## TEXT
# Looking for a trailer recommendation



## smlobx (Jul 3, 2009)

I bought a new SUV (Jeep GC Diesel) and think I would rather trailer our yaks instead to putting them on top.

Does anyone have any recommendation on a dedicated yak trailer? I would rather not go the Harbor Freight route if possible.

Thanks!


----------



## JAM (Jul 22, 2002)

smlobx said:


> I bought a new SUV (Jeep GC Diesel) and think I would rather trailer our yaks instead to putting them on top.
> 
> Does anyone have any recommendation on a dedicated yak trailer? I would rather not go the Harbor Freight route if possible.
> 
> Thanks!


There is a Few Malone makes on but they are quite pricey, 2 grand range.. JAM


----------



## smlobx (Jul 3, 2009)

Thanks brotha!
Yeah I saw those as well as a few by Yakima but am looking for someone who actually has one......


----------



## g8rbait (Jun 26, 2011)

I have the Malone micro (I think) and am very happy with it. It holds my two Hobie yaks no problem. The arm that attaches to the hitch can also slide back into trailer for storage. I think it cost me about $1800 at Appomattox River Co. Only issue is that the bars the yaks sit on have sharp ends (not covered or protected) and it has taken some gashes out of kids not paying attention!


----------



## charlieru (Aug 30, 2012)

Check out my thread I posted on another forum about the one I "built" out of a jetski trailer. I did not break the bank building it and made it it easier to transport in my corolla.
http://www.snaggedline.com/showthread.php?9020-Finished-Trailer


----------



## Fish Hunter (Jul 31, 2002)

Northern Tool has a decent one for about $500


----------



## gonzofishes (Jun 27, 2014)

*Harbor Freight*

Harbor Freight sells a couple of small trailers for under $300. They can be easily customized with wood or metal to hold several yaks.


----------



## Yakkin (Jul 5, 2013)

charlieru said:


> Check out my thread I posted on another forum about the one I "built" out of a jetski trailer. I did not break the bank building it and made it it easier to transport in my corolla.
> http://www.snaggedline.com/showthread.php?9020-Finished-Trailer


That's probably your best choice right there, especially considering you can launch and retrieve off the trailer. If you are handy with tools you can mod it up yourself. Used PWC trailers around here go for about $400.


----------



## charlieru (Aug 30, 2012)

Yakkin said:


> That's probably your best choice right there, especially considering you can launch and retrieve off the trailer. If you are handy with tools you can mod it up yourself. Used PWC trailers around here go for about $400.


+1 on this comment, check out the full version of it it in action. Works awesome with my small corolla.


----------



## smlobx (Jul 3, 2009)

Charlieru
Do you think you could haul 2 yaks on a single jet ski trailer?

PS nice rig!


----------



## fish militia (Nov 1, 2004)

A single jet ski trailer can easily hold two yacks after being rigged for it. My 1st trailer was a single ski trailer and it was rigged to hold 4.


----------



## charlieru (Aug 30, 2012)

smlobx said:


> Charlieru
> Do you think you could haul 2 yaks on a single jet ski trailer?
> 
> PS nice rig!


Thanks smlobx, I tell you that I can definitely rig it for two kayaks if add another set of saddles to it, and I would dare say that I can put three kayaks if I push it.


----------



## Phaedrus (Mar 25, 2011)

Bass Pro had a 2 yak trailer similar to the Malone for 799. I saw it last weekend in Richmond.


----------

## EXERCISES
a - According to the forum thread, why does Yakkin consider charlieru's converted jet ski trailer probably the best choice? Answer in one to three sentences.
b - Recast the lines of the records starting at the line that contains "Between (x=393, y=422)" and ending at the line that contains "3.69 metres" as a numbered list, omitting any blank lines.

(Records excerpted from a collection)
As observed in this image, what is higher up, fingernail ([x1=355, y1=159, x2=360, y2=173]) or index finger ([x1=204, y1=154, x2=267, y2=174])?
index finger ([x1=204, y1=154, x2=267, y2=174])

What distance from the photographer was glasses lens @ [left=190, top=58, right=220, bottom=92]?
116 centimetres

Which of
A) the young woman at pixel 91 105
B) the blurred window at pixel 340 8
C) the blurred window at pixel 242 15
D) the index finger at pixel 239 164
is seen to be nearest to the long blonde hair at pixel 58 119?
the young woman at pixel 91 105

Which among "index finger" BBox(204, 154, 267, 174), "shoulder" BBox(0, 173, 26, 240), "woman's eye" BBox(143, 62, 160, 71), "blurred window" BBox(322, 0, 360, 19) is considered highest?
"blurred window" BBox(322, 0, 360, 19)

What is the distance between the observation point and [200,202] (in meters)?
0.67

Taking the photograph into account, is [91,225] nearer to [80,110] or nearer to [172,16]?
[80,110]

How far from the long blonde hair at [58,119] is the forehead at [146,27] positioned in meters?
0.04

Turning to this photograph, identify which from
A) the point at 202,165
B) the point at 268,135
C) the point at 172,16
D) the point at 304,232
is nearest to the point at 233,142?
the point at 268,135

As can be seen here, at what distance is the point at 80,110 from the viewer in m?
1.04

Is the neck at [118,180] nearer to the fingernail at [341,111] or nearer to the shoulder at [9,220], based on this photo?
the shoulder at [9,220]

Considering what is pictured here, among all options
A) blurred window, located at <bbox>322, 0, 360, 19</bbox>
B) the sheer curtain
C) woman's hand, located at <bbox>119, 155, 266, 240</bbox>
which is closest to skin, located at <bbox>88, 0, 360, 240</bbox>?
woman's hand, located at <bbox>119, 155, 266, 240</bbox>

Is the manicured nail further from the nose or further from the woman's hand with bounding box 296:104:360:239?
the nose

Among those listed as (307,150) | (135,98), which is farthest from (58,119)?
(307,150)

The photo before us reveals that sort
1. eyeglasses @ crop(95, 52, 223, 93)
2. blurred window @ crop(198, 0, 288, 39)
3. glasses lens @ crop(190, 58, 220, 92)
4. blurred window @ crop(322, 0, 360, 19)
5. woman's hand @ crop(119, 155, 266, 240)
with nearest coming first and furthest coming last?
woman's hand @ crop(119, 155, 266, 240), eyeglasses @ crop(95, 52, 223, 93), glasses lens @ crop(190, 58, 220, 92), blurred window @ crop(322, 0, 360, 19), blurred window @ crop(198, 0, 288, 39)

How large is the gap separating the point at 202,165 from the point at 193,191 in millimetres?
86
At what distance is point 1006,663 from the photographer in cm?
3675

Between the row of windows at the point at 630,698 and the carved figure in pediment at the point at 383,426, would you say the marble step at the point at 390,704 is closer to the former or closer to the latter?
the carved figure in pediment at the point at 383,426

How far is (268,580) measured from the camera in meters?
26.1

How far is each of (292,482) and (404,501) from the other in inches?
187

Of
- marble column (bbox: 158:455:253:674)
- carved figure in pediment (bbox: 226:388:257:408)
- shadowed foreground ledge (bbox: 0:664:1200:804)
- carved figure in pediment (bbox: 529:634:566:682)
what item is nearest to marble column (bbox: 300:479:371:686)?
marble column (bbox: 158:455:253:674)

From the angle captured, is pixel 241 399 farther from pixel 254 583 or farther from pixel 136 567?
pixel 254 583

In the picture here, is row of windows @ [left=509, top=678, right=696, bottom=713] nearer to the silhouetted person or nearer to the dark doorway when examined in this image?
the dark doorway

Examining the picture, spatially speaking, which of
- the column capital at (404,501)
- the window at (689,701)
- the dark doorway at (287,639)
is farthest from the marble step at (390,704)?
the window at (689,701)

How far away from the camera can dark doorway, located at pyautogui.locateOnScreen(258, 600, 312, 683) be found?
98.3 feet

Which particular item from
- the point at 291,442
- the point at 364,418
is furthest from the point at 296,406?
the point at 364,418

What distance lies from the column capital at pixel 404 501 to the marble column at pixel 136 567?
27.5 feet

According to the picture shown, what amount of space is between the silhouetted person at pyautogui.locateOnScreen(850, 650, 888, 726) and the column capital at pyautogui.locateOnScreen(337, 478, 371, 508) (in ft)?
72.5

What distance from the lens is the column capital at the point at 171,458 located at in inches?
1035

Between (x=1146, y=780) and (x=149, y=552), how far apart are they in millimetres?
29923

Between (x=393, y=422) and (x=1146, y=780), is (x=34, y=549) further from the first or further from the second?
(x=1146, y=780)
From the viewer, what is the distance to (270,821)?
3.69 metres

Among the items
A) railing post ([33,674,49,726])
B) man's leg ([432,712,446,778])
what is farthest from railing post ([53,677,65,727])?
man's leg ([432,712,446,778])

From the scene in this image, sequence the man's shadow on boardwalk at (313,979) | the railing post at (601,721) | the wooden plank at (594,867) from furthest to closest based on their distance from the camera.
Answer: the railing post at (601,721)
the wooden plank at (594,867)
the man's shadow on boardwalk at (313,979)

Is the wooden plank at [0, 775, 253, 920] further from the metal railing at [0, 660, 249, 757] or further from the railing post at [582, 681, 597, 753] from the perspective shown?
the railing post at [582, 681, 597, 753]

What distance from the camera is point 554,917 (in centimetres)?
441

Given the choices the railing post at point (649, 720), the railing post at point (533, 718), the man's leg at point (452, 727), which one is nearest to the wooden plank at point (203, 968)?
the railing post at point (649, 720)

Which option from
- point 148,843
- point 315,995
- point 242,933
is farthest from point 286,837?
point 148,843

## THE ANSWERS
a - Yakkin considers it the best choice especially because kayaks can be launched and retrieved directly off the trailer. Yakkin also notes that anyone handy with tools can modify such a trailer themselves, and that used PWC trailers in Yakkin's area sell for about $400.

b -
1. Between (x=393, y=422) and (x=1146, y=780), is (x=34, y=549) further from the first or further from the second?
2. (x=1146, y=780)
3. From the viewer, what is the distance to (270,821)?
4. 3.69 metres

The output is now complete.